Thursday, July 27, 2017
By Susan McMann
OSU Ext. master gardener volunteer
Without the pollinators, we wouldn’t have much to look at – or eat.
Pollinators, including bees, butterflies, hummingbirds, moths, wasps, flies, beetles, and even some bats are responsible for assisting over 80 percent of the world’s flowering plants, and over three-quarters of the staple crop plants that feed humankind.
Pollinators are at risk. In many areas of the country and in Ohio, pollinators are in decline.
The loss of Ohio’s nonnative honey bees has been widely publicized in recent years. Many of Ohio’s native bees, including bumble bees, are disappearing.
More than 150 food crops in the U.S. depend on pollinators, including almost all fruit and grain crops.
The USDA estimated that crops dependent on pollination are worth more than $10 billion per year.
Many wildflowers rely on only a few species of pollinators in order to bloom and produce seed for the future.
Habitat loss harms pollinators. We can help pollinators by creating a pollinator-friendly landscape around our homes and workplaces.
For example, a bundle of hollow sticks hanging from a tree limb can provide a bee home. Bee condos can be built by drilling holes of varying diameter about 3 to 5” deep in a piece of scrap lumber mounted to a post or under eaves.
We can help sustain the pollinators by planting flowers, vegetables and trees that supply vital nectar and pollen. Here are a few tips:
Pollinators need a wide variety of plants that bloom from early spring into late fall. Help pollinators find them by planting in clumps rather than single plants. Include native plants that are adapted to our local climate, soil and pollinators.
Night-blooming flowers will support moths and bats.
Before planting a flower, be sure it is on the list that provides adequate pollen and nectar.
If you want colorful butterflies, grow plants for the caterpillars.
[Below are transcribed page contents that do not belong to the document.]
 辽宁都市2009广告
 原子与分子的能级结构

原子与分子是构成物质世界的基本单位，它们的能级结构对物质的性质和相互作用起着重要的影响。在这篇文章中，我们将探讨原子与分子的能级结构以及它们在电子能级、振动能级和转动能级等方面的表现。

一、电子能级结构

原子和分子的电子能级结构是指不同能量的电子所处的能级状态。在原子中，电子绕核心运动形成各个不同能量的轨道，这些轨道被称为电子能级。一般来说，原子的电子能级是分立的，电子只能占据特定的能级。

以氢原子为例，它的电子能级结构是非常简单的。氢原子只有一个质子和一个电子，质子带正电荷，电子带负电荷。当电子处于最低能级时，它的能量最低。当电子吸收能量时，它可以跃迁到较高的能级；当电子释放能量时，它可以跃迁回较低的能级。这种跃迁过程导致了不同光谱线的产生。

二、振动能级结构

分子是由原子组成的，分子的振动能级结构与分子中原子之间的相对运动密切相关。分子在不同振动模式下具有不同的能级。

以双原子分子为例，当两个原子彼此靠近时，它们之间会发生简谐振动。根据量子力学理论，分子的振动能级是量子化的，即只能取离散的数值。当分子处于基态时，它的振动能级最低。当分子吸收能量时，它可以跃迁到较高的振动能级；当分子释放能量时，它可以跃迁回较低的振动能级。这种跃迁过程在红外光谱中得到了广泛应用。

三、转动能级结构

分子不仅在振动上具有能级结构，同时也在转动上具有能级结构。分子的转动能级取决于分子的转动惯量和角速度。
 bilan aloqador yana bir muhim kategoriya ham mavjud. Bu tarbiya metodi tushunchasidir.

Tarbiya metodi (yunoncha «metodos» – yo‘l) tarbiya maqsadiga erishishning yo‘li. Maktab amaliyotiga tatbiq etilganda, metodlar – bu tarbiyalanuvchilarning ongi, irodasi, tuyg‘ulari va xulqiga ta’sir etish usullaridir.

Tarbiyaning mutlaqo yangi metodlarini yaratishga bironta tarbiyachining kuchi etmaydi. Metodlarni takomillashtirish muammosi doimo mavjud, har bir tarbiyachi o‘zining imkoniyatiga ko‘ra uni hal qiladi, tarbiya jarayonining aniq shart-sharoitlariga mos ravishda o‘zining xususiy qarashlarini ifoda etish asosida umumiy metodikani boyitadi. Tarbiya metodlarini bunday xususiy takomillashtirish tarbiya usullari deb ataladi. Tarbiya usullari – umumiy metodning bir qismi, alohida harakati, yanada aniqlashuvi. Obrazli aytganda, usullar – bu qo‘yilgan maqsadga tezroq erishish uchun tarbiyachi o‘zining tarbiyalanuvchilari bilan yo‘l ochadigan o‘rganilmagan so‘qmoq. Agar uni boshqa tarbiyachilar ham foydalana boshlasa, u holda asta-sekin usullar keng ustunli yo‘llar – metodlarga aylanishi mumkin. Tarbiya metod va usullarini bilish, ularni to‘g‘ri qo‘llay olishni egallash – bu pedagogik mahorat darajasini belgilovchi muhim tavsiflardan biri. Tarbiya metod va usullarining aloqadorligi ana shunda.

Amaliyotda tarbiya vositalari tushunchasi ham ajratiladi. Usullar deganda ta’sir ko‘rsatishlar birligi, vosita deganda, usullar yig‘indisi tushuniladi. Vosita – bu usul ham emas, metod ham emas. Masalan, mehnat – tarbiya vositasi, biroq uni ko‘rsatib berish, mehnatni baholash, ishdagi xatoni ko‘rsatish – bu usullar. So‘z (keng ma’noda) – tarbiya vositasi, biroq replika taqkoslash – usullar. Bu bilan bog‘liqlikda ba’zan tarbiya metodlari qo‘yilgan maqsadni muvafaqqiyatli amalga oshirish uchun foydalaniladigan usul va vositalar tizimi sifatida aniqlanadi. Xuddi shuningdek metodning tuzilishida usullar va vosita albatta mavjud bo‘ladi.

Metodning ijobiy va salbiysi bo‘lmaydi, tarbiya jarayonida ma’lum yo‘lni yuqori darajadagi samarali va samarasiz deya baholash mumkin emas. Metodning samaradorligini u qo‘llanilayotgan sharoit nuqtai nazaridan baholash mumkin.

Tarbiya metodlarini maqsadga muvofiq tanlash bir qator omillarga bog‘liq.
They will eat the leaves, so place them where unsightly leaf damage can be tolerated.
Create a damp salt lick for butterflies and bees. Use a dripping hose, drip irrigation line, or place your bird bath on bare soil to create a damp area. Mix a small bit of sea salt or wood ashes into the mud.
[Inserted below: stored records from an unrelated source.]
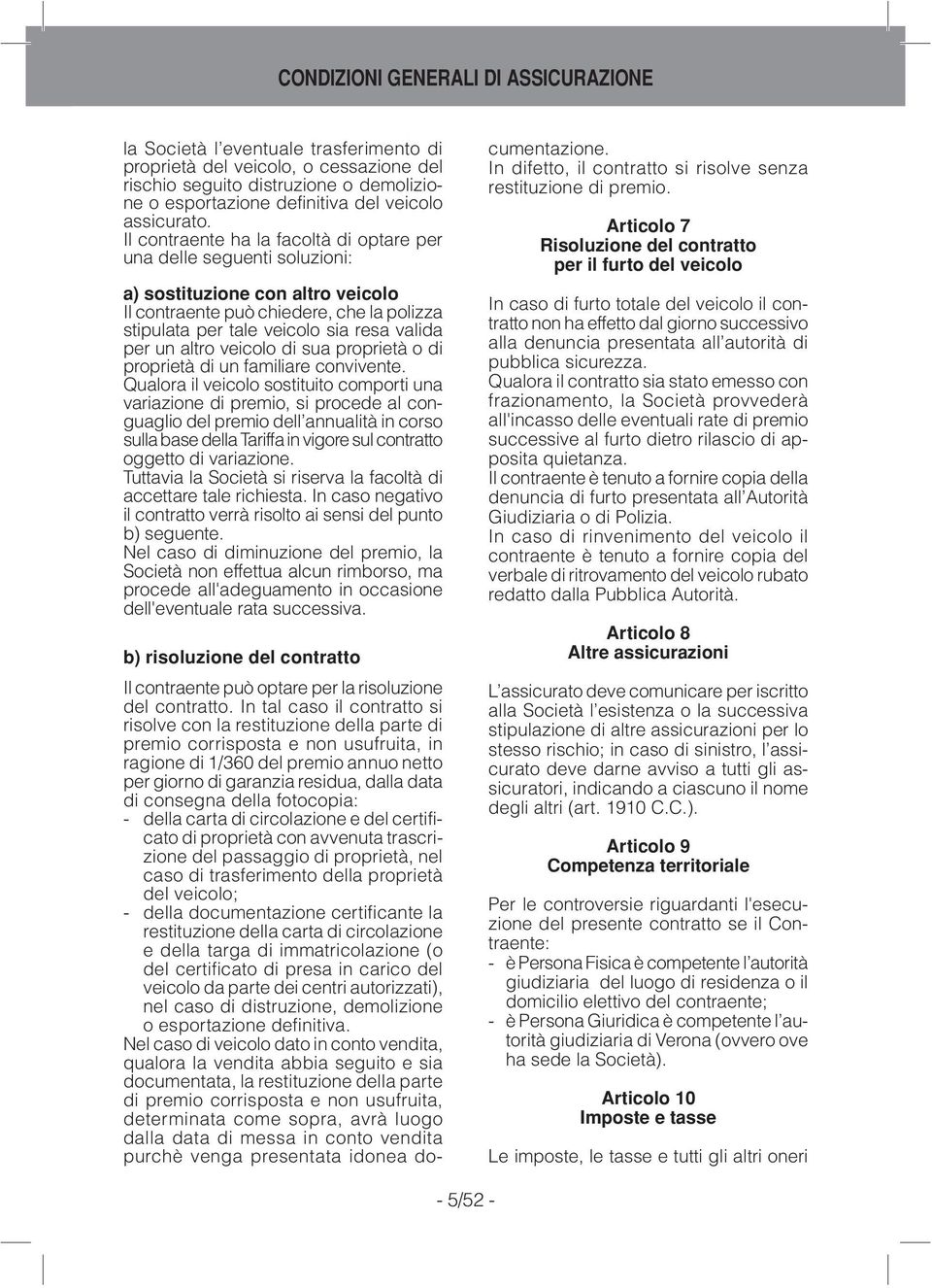 CONDIZIONI GENERALI DI ASSICURAZIONE

la Società l'eventuale trasferimento di proprietà del veicolo, o cessazione del rischio seguito distruzione o demolizione o esportazione definitiva del veicolo assicurato.
Il contraente ha la facoltà di optare per una delle seguenti soluzioni:

a) sostituzione con altro veicolo
Il contraente può chiedere, che la polizza stipulata per tale veicolo sia resa valida per un altro veicolo di sua proprietà o di proprietà di un familiare convivente.
Qualora il veicolo sostituito comporti una variazione di premio, si procede al conguaglio del premio dell'annualità in corso sulla base della Tariffa in vigore sul contratto oggetto di variazione.
Tuttavia la Società si riserva la facoltà di accettare tale richiesta. In caso negativo il contratto verrà risolto ai sensi del punto b) seguente.
Nel caso di diminuzione del premio, la Società non effettua alcun rimborso, ma procede all'adeguamento in occasione dell'eventuale rata successiva.

b) risoluzione del contratto

Il contraente può optare per la risoluzione del contratto. In tal caso il contratto si risolve con la restituzione della parte di premio corrisposta e non usufruita, in ragione di 1/360 del premio annuo netto per giorno di garanzia residua, dalla data di consegna della fotocopia:
- della carta di circolazione e del certificato di proprietà con avvenuta trascrizione del passaggio di proprietà, nel caso di trasferimento della proprietà del veicolo;
- della documentazione certificante la restituzione della carta di circolazione e della targa di immatricolazione (o del certificato di presa in carico del veicolo da parte dei centri autorizzati), nel caso di distruzione, demolizione o esportazione definitiva.
Nel caso di veicolo dato in conto vendita, qualora la vendita abbia seguito e sia documentata, la restituzione della parte di premio corrisposta e non usufruita, determinata come sopra, avrà luogo dalla data di messa in conto vendita purchè venga presentata idonea documentazione.
In difetto, il contratto si risolve senza restituzione di premio.

Articolo 7
Risoluzione del contratto
per il furto del veicolo

In caso di furto totale del veicolo il contratto non ha effetto dal giorno successivo alla denuncia presentata all'autorità di pubblica sicurezza.
Qualora il contratto sia stato emesso con frazionamento, la Società provvederà all'incasso delle eventuali rate di premio successive al furto dietro rilascio di apposita quietanza.
Il contraente è tenuto a fornire copia della denuncia di furto presentata all'Autorità Giudiziaria o di Polizia.
In caso di rinvenimento del veicolo il contraente è tenuto a fornire copia del verbale di ritrovamento del veicolo rubato redatto dalla Pubblica Autorità.

Articolo 8
Altre assicurazioni

L'assicurato deve comunicare per iscritto alla Società l'esistenza o la successiva stipulazione di altre assicurazioni per lo stesso rischio; in caso di sinistro, l'assicurato deve darne avviso a tutti gli assicuratori, indicando a ciascuno il nome degli altri (art. 1910 C.C.).

Articolo 9
Competenza territoriale

Per le controversie riguardanti l'esecuzione del presente contratto se il Contraente:
- è Persona Fisica è competente l'autorità giudiziaria del luogo di residenza o il domicilio elettivo del contraente;
- è Persona Giuridica è competente l'autorità giudiziaria di Verona (ovvero ove ha sede la Società).

Articolo 10
Imposte e tasse

Le imposte, le tasse e tutti gli altri oneri

- 5/52 -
Try putting out slices of overripe bananas, oranges and other fruits, or a sponge in a dish of lightly sea salted water and watch which butterflies come to investigate.
Hang a hummingbird feeder. Clean feeder with hot soapy water at least twice a week.
Use pesticides sparingly (even the ones that are labeled organic). Use Integrated Pest Management (IPM), by following protocol in identifying the pest, determining the level of damage and using other options before choosing to use a pesticide. Be sure to read and follow the label for any pesticide.